=== SHORT EXERCISE ===
Pull out each line of the records that contains the string "with", matching case exactly.

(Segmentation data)
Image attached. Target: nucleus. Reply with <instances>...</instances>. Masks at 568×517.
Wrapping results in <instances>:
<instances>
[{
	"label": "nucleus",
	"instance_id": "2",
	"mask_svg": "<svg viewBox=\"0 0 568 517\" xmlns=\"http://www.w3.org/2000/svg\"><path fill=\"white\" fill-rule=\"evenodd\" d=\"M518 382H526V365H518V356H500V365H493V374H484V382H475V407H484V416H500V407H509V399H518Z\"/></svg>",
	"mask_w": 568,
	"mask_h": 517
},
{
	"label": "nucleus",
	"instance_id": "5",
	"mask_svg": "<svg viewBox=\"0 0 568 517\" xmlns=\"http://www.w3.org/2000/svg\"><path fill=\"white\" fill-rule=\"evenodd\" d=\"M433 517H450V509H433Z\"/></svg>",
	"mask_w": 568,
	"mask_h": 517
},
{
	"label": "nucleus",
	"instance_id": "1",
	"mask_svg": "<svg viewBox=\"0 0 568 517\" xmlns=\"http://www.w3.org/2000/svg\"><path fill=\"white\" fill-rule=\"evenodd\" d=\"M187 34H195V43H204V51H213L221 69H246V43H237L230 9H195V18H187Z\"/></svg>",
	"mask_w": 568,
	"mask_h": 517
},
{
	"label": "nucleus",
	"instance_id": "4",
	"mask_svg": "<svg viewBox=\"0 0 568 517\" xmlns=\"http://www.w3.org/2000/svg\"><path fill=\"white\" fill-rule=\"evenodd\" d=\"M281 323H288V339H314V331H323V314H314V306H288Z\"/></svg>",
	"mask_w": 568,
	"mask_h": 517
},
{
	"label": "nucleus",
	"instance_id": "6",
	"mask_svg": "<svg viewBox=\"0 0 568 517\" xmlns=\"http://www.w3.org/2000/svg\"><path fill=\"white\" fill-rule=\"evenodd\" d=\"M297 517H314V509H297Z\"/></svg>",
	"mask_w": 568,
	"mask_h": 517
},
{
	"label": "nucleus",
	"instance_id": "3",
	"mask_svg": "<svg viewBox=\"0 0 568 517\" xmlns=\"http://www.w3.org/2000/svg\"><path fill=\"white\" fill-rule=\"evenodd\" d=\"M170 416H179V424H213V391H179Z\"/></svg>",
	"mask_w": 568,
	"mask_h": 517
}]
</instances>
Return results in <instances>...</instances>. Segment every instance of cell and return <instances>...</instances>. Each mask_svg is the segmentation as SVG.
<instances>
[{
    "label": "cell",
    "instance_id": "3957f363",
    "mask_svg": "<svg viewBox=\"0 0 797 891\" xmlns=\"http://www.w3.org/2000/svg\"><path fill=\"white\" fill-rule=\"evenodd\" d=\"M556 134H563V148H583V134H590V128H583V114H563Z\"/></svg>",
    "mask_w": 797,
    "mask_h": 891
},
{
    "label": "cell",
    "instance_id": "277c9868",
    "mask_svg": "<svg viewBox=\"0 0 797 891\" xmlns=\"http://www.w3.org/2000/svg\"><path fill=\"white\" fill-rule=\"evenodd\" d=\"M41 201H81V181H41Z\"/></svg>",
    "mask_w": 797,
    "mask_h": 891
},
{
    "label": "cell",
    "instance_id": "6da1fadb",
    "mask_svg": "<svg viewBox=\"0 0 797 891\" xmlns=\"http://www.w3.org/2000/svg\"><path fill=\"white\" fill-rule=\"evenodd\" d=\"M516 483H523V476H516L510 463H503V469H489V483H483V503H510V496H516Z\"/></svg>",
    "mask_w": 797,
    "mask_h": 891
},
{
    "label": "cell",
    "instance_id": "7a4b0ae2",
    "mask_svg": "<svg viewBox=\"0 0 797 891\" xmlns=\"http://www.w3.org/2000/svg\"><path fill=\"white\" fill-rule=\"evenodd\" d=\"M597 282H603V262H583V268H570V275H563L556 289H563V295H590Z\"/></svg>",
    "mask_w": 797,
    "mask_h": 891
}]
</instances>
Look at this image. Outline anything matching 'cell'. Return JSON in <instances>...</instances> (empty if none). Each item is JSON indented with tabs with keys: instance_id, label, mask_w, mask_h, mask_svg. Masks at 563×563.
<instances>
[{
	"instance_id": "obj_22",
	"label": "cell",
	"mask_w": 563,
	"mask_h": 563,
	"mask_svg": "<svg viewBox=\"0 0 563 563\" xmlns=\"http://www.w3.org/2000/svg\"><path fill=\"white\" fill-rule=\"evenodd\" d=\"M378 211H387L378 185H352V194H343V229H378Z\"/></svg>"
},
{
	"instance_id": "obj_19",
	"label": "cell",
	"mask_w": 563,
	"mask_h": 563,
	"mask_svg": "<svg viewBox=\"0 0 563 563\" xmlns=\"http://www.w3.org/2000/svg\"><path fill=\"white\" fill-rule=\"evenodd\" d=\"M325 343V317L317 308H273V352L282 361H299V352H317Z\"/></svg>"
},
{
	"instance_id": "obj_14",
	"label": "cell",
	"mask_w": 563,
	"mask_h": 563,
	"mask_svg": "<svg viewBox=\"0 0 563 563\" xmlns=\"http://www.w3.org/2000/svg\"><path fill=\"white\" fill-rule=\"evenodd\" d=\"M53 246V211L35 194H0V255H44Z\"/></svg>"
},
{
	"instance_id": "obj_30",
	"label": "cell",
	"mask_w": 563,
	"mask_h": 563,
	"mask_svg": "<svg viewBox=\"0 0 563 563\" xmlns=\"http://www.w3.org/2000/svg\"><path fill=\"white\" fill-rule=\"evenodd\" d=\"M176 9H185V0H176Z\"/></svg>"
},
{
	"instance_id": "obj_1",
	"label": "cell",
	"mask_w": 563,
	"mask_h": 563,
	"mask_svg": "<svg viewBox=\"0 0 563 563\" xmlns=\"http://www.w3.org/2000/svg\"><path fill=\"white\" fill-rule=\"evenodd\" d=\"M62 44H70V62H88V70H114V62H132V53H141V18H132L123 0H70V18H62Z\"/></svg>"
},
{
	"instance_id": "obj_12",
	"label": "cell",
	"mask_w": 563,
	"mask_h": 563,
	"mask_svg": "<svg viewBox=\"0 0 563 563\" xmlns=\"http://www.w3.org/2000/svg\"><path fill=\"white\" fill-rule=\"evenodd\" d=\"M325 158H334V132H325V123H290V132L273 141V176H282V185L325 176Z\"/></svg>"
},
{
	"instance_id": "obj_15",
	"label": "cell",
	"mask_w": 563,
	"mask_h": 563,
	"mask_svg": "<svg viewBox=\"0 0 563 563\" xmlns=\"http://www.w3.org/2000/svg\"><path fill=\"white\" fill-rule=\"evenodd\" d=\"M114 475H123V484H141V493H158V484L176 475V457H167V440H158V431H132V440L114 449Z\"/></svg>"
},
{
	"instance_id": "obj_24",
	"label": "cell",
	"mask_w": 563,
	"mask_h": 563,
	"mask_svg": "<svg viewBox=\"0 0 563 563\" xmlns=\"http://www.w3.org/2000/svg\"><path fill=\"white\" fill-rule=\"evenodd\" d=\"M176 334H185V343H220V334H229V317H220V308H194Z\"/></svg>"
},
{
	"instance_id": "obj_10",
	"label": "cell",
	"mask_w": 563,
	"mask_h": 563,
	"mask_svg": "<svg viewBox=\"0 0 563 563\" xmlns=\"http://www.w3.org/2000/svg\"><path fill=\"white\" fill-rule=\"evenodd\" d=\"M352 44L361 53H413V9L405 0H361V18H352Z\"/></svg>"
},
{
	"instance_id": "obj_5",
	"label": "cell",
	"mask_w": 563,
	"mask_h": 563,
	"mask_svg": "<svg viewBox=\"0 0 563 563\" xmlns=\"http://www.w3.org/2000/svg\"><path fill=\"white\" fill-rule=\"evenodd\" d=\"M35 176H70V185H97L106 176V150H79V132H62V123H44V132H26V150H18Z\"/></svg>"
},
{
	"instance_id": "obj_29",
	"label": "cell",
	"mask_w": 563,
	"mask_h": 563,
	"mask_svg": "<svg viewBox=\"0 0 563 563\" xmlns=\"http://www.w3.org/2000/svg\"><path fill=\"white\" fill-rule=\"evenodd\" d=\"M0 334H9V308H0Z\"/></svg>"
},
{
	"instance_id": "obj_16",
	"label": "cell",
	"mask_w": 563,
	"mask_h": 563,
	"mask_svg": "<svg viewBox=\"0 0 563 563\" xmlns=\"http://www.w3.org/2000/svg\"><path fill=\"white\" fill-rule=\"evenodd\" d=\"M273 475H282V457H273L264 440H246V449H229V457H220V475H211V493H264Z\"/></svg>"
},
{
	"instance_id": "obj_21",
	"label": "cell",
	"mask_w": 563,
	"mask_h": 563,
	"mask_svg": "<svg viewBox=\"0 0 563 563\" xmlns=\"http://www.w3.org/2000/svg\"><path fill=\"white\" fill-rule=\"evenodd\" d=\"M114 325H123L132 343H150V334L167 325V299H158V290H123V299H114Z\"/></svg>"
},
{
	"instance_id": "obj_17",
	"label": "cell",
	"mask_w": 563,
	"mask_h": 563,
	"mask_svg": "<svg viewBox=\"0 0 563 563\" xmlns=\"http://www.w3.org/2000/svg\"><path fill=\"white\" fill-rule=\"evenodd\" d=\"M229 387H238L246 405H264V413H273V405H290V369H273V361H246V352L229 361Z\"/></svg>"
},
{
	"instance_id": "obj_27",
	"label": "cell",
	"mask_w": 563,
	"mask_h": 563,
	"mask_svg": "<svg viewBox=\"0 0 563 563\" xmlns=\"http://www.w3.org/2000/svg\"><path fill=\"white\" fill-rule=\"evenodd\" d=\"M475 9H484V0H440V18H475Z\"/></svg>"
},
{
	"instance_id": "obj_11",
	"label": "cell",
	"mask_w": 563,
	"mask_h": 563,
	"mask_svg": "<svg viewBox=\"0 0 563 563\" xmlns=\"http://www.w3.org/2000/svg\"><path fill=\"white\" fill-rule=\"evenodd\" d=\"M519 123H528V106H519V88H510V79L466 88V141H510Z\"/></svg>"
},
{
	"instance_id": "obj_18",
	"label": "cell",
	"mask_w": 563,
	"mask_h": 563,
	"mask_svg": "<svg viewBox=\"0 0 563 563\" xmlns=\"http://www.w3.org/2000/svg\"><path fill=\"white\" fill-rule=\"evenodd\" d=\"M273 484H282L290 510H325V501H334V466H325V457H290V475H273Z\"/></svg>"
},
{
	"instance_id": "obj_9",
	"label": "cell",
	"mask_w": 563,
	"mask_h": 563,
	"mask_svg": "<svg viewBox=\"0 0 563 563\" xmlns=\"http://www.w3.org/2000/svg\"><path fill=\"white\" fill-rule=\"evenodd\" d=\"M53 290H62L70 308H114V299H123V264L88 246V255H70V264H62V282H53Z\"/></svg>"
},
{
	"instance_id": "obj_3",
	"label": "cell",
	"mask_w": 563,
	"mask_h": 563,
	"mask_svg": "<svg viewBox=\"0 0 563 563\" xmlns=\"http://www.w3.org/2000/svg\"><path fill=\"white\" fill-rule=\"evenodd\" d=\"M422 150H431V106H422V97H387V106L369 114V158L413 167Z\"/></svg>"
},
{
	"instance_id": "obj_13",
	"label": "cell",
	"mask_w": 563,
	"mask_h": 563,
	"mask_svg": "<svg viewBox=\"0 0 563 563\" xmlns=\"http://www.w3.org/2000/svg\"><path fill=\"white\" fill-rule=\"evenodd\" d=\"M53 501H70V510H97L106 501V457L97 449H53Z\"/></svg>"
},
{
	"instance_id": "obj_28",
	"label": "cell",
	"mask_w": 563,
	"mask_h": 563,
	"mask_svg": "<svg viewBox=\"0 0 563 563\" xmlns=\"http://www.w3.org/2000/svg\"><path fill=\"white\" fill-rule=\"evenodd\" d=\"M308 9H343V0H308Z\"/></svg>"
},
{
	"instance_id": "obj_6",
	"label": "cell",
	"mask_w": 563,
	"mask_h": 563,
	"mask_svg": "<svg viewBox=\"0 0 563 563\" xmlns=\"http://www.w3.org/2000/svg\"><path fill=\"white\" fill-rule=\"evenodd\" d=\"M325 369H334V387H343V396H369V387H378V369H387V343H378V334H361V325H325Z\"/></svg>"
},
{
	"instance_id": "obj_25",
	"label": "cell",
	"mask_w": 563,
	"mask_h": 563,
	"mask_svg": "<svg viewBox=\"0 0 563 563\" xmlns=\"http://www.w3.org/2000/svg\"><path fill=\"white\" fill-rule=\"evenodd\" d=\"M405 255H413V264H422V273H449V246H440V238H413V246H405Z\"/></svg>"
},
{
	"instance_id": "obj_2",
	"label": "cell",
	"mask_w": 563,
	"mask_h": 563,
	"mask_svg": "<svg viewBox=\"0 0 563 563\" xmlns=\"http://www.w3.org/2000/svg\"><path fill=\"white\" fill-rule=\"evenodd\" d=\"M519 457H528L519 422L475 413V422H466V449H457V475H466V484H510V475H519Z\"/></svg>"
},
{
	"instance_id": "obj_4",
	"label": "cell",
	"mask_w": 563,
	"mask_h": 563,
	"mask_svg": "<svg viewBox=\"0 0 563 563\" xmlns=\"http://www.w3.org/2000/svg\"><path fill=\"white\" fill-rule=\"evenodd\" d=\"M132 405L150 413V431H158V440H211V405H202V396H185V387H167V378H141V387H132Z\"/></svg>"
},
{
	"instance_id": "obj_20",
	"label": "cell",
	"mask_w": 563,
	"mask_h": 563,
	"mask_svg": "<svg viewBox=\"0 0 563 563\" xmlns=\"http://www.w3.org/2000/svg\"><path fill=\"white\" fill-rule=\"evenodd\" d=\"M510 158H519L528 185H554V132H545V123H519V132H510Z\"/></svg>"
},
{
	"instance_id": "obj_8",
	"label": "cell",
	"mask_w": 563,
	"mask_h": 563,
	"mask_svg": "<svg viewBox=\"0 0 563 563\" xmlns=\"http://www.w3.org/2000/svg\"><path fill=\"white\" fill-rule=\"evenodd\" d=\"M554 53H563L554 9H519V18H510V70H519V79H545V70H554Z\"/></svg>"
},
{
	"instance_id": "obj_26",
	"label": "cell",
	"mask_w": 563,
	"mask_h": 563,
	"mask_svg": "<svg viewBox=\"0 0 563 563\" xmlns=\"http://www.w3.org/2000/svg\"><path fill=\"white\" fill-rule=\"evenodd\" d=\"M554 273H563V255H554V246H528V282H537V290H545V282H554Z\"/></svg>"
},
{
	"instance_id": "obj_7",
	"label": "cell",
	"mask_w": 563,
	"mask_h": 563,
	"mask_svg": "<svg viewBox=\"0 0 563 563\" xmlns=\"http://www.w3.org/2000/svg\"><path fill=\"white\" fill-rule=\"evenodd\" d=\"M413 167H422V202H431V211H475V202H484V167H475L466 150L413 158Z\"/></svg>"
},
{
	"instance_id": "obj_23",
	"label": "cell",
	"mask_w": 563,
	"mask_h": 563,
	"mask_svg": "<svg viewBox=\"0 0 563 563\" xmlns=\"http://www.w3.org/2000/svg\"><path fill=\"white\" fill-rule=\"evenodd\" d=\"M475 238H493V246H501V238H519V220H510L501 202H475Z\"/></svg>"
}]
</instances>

=== REPLY ===
Image attached. Target: nucleus. Reply with <instances>...</instances>. Masks at 568×517.
Look at this image. Outline anything matching 'cell'. Return JSON in <instances>...</instances> (empty if none). Each item is JSON indented with tabs with keys: instance_id, label, mask_w, mask_h, mask_svg. Masks at 563×563.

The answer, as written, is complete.